--- Start SUPPLIED MATERIAL ---

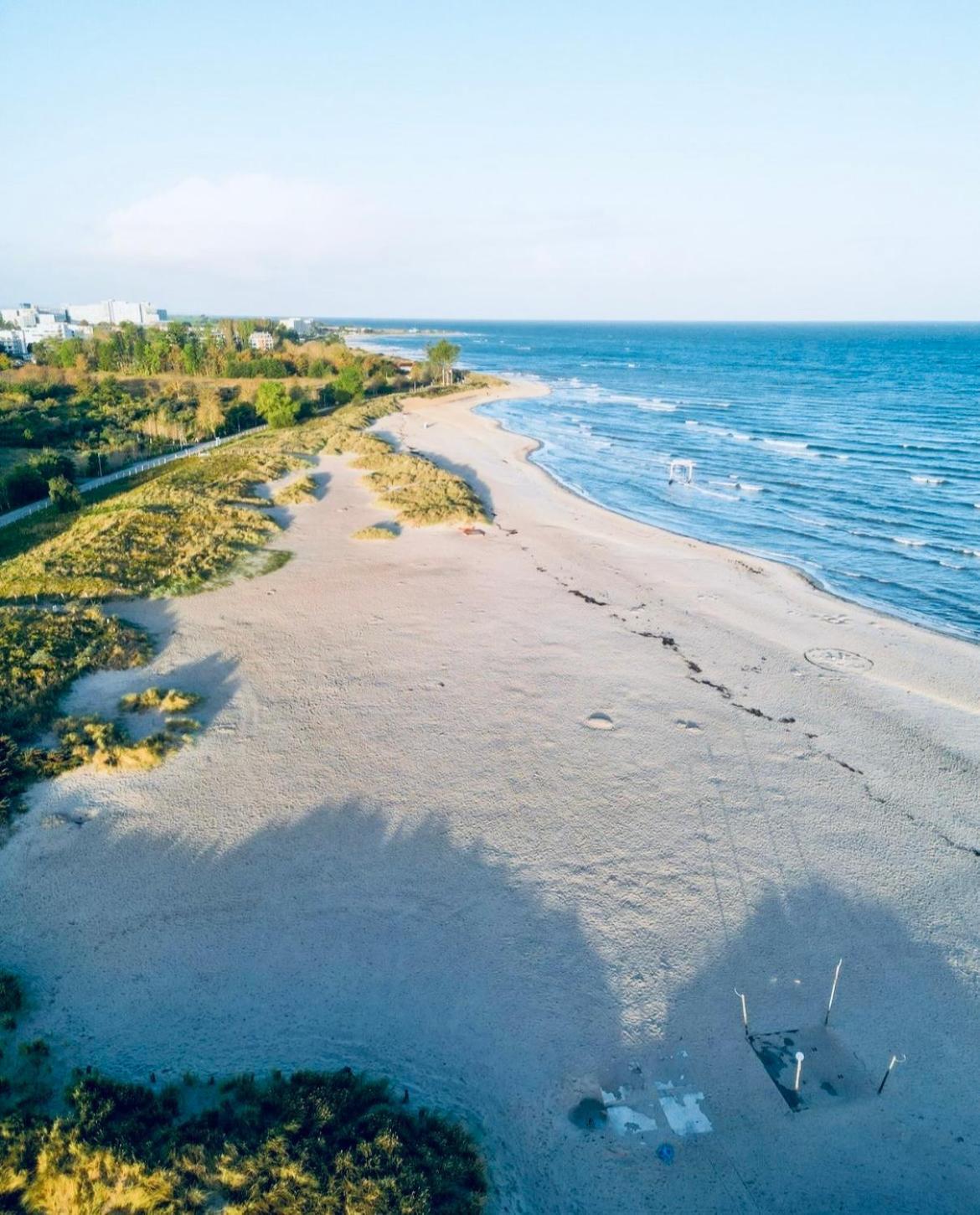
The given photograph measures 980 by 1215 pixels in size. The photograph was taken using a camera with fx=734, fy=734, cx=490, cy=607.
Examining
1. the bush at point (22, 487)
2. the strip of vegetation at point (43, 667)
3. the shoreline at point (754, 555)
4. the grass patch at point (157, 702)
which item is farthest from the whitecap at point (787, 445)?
the bush at point (22, 487)

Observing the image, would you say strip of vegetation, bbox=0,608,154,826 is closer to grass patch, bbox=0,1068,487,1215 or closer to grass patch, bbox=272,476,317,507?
grass patch, bbox=0,1068,487,1215

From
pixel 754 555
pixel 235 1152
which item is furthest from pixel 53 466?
pixel 235 1152

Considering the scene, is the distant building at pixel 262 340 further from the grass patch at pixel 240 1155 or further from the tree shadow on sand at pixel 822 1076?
the tree shadow on sand at pixel 822 1076

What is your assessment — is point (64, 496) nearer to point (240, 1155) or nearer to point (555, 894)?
point (555, 894)

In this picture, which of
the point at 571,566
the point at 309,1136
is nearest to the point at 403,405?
the point at 571,566

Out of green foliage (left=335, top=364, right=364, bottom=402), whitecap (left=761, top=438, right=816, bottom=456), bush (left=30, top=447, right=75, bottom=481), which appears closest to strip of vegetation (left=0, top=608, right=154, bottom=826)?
bush (left=30, top=447, right=75, bottom=481)
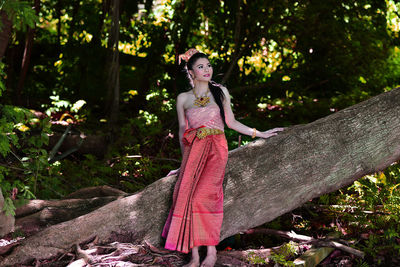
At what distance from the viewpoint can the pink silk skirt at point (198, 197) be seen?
3486 mm

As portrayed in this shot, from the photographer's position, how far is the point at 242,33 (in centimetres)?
823

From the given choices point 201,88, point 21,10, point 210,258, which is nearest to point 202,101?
point 201,88

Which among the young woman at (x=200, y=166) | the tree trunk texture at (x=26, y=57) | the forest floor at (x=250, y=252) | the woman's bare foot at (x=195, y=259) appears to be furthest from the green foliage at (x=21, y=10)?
the tree trunk texture at (x=26, y=57)

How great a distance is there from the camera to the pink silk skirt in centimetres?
349

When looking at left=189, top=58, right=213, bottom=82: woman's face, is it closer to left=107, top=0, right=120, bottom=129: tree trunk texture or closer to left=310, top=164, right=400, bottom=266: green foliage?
left=310, top=164, right=400, bottom=266: green foliage

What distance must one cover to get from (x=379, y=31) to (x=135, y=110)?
4.65 m

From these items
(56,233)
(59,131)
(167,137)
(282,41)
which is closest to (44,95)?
(59,131)

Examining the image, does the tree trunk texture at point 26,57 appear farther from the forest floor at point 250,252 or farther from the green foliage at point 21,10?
the forest floor at point 250,252

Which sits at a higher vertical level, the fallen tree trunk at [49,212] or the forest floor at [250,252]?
the fallen tree trunk at [49,212]

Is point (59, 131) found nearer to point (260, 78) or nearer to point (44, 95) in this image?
point (44, 95)

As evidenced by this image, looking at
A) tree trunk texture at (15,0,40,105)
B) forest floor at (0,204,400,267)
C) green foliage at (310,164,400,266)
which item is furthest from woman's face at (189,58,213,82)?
tree trunk texture at (15,0,40,105)

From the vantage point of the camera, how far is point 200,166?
360 cm

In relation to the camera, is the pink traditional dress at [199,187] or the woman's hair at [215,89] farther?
the woman's hair at [215,89]

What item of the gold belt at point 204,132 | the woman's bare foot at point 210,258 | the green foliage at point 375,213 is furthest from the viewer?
the green foliage at point 375,213
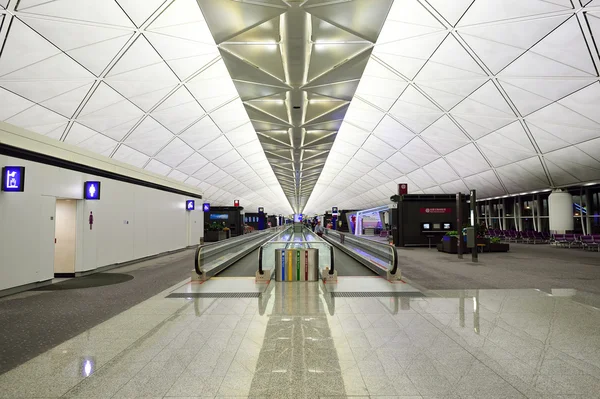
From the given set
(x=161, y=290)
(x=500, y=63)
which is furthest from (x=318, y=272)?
(x=500, y=63)

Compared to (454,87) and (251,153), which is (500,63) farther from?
(251,153)

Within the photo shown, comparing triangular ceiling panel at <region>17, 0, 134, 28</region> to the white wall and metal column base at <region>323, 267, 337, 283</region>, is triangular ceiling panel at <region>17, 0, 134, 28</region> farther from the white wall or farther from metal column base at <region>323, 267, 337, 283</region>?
metal column base at <region>323, 267, 337, 283</region>

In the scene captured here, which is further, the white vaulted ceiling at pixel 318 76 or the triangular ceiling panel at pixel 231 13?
the triangular ceiling panel at pixel 231 13

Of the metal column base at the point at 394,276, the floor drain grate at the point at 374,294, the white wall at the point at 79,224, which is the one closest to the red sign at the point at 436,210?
the metal column base at the point at 394,276

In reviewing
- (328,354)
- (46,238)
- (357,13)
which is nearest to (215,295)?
(328,354)

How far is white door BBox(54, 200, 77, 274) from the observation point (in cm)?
1288

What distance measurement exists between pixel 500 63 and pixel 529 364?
47.0 ft

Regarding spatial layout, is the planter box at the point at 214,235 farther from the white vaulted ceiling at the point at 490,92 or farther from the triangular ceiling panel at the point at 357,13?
the triangular ceiling panel at the point at 357,13

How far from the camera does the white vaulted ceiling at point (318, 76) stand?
11.6 metres

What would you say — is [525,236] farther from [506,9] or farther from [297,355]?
[297,355]

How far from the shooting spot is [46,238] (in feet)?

--- End SUPPLIED MATERIAL ---

INSTRUCTIONS FOR THE TASK: Arrange every line of the records above as a numbered list, skipping blank lines. Leave the pictures out.

RESPONSE TO THIS EXERCISE:
1. The given photograph measures 980 by 1215 pixels in size. The photograph was taken using a camera with fx=734, fy=734, cx=490, cy=607.
2. Examining
3. 1. the bush at point (22, 487)
4. 2. the strip of vegetation at point (43, 667)
5. 3. the shoreline at point (754, 555)
6. 4. the grass patch at point (157, 702)
7. which item is farthest from the whitecap at point (787, 445)?
8. the bush at point (22, 487)
9. Observing the image, would you say strip of vegetation, bbox=0,608,154,826 is closer to grass patch, bbox=0,1068,487,1215 or closer to grass patch, bbox=272,476,317,507?
10. grass patch, bbox=0,1068,487,1215
11. From
12. pixel 754 555
13. pixel 235 1152
14. which item is furthest from pixel 53 466?
15. pixel 235 1152
16. Considering the scene, is the distant building at pixel 262 340 further from the grass patch at pixel 240 1155 or further from the tree shadow on sand at pixel 822 1076?
17. the tree shadow on sand at pixel 822 1076
18. What is your assessment — is point (64, 496) nearer to point (240, 1155) or nearer to point (555, 894)?
19. point (555, 894)
20. In this picture, which of
21. the point at 571,566
22. the point at 309,1136
23. is nearest to the point at 403,405?
24. the point at 571,566
25. Out of green foliage (left=335, top=364, right=364, bottom=402), whitecap (left=761, top=438, right=816, bottom=456), bush (left=30, top=447, right=75, bottom=481), which appears closest to strip of vegetation (left=0, top=608, right=154, bottom=826)?
26. bush (left=30, top=447, right=75, bottom=481)
27. At what distance from the viewpoint can the pink silk skirt at point (198, 197) be seen?
28. 3486 mm
29. As portrayed in this shot, from the photographer's position, how far is the point at 242,33 (in centimetres)?
30. 823
31. From the given choices point 201,88, point 21,10, point 210,258, which is nearest to point 202,101?
32. point 201,88
33. Which among the young woman at (x=200, y=166) | the tree trunk texture at (x=26, y=57) | the forest floor at (x=250, y=252) | the woman's bare foot at (x=195, y=259) appears to be furthest from the green foliage at (x=21, y=10)?
34. the tree trunk texture at (x=26, y=57)
35. How great a distance is there from the camera to the pink silk skirt in centimetres?
36. 349
37. When looking at left=189, top=58, right=213, bottom=82: woman's face, is it closer to left=107, top=0, right=120, bottom=129: tree trunk texture or closer to left=310, top=164, right=400, bottom=266: green foliage?
38. left=310, top=164, right=400, bottom=266: green foliage
39. What distance must one cover to get from (x=379, y=31) to (x=135, y=110)?
40. 4.65 m
41. From these items
42. (56,233)
43. (59,131)
44. (167,137)
45. (282,41)
46. which is closest to (44,95)?
47. (59,131)
48. Examining the image, does the tree trunk texture at point 26,57 appear farther from the forest floor at point 250,252 or farther from the green foliage at point 21,10?
49. the forest floor at point 250,252
50. Which sits at a higher vertical level, the fallen tree trunk at [49,212] or the forest floor at [250,252]?
51. the fallen tree trunk at [49,212]
52. Is point (59, 131) found nearer to point (260, 78) or nearer to point (44, 95) in this image?
53. point (44, 95)
54. As evidenced by this image, looking at
55. A) tree trunk texture at (15,0,40,105)
56. B) forest floor at (0,204,400,267)
57. C) green foliage at (310,164,400,266)
58. which item is furthest from woman's face at (189,58,213,82)?
59. tree trunk texture at (15,0,40,105)
60. From the vantage point of the camera, how far is point 200,166?
61. 360 cm
62. In relation to the camera, is the pink traditional dress at [199,187] or the woman's hair at [215,89] farther?
63. the woman's hair at [215,89]
64. What item of the gold belt at point 204,132 | the woman's bare foot at point 210,258 | the green foliage at point 375,213 is furthest from the viewer?
65. the green foliage at point 375,213
66. From the given set
67. (x=161, y=290)
68. (x=500, y=63)
69. which is furthest from (x=318, y=272)?
70. (x=500, y=63)
71. Compared to (454,87) and (251,153), which is (500,63) farther from?
72. (251,153)
73. Within the photo shown, comparing triangular ceiling panel at <region>17, 0, 134, 28</region> to the white wall and metal column base at <region>323, 267, 337, 283</region>, is triangular ceiling panel at <region>17, 0, 134, 28</region> farther from the white wall or farther from metal column base at <region>323, 267, 337, 283</region>?
74. metal column base at <region>323, 267, 337, 283</region>
75. In the scene captured here, which is further, the white vaulted ceiling at pixel 318 76 or the triangular ceiling panel at pixel 231 13?
76. the triangular ceiling panel at pixel 231 13
77. Of the metal column base at the point at 394,276, the floor drain grate at the point at 374,294, the white wall at the point at 79,224, which is the one closest to the red sign at the point at 436,210?
78. the metal column base at the point at 394,276
79. In reviewing
80. - (328,354)
81. - (46,238)
82. - (357,13)
83. which is nearest to (215,295)?
84. (328,354)
85. How far is white door BBox(54, 200, 77, 274) from the observation point (in cm)?
86. 1288
87. What distance measurement exists between pixel 500 63 and pixel 529 364?
88. 47.0 ft
89. Regarding spatial layout, is the planter box at the point at 214,235 farther from the white vaulted ceiling at the point at 490,92 or farther from the triangular ceiling panel at the point at 357,13?
90. the triangular ceiling panel at the point at 357,13
91. How far from the camera does the white vaulted ceiling at point (318, 76) stand?
92. 11.6 metres
93. What would you say — is [525,236] farther from [506,9] or farther from [297,355]?
94. [297,355]
95. How far from the shooting spot is [46,238] (in feet)?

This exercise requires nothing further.